On August 9, just after lunch, we heard the news
that another New Style Bomb had hit Nagasaki. . .
I was dispatched immediately to the scene to take photographs.
Only twenty-eight years old and a staff photographer attached to the Western Corps of the Japanese Army, Yosuke Yamahata was one of three men assigned to document the effects of the atomic bomb on Nagasaki.
He would be joined on his journey by Eiji Yamada, a painter, and Jun Higashi, a writer. Together they traveled by train to the northern edge of Nagasaki, arriving before dawn on August 10, less than twenty-four hours after the bomb had been dropped.

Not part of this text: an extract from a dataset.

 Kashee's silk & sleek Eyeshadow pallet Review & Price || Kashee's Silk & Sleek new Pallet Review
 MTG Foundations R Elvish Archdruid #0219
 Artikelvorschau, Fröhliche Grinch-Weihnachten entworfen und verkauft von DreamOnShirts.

The three men then walked through the darkened ruins to a military police headquarters not far from Nagasaki harbor. As the sun rose, Mr. Yamahata began to photograph.
He made his way on foot from the southern boundary of the destruction through the radioactive area that had been directly beneath the fireball. One survivor remembers him as "a very tall man methodically taking pictures. "
By late afternoon, he had taken his final photographs near a first aid station north of the city. In a single day, he had completed the only extensive photographic record of the immediate aftermath of the atomic bombing of either Hiroshima or Nagasaki.
Mr. Yamahata became violently ill on August 6, 1965,
his forty-eighth birthday and the twentieth anniversary of the bombing of
Hiroshima. He was diagnosed with terminal cancer of the duodenum, probably
the residual effects of radiation received in Nagasaki in 1945. He died
on April 18, 1966, and is buried at Tama Cemetery, Tokyo.